Give all the lines below again, exactly, with no pictures.
*** Given data ***
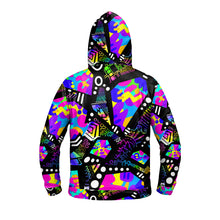 "Load image into Gallery viewer, ""Catastrophe"" GLOW Hoodie"
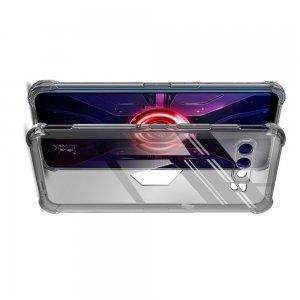 IMAK Shockproof силиконовый защитный чехол для Asus ROG Phone 3 ZS661KS прозрачный и защитная пленка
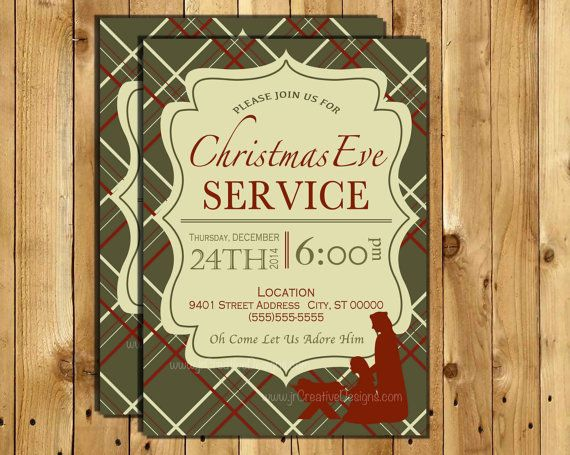 Christmas Eve Service Invitation Christmas Eve Invite Candle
*** End of Given data ***
## Task response
 "Load image into Gallery viewer, ""Catastrophe"" GLOW Hoodie"
 IMAK Shockproof силиконовый защитный чехол для Asus ROG Phone 3 ZS661KS прозрачный и защитная пленка
 Christmas Eve Service Invitation Christmas Eve Invite Candle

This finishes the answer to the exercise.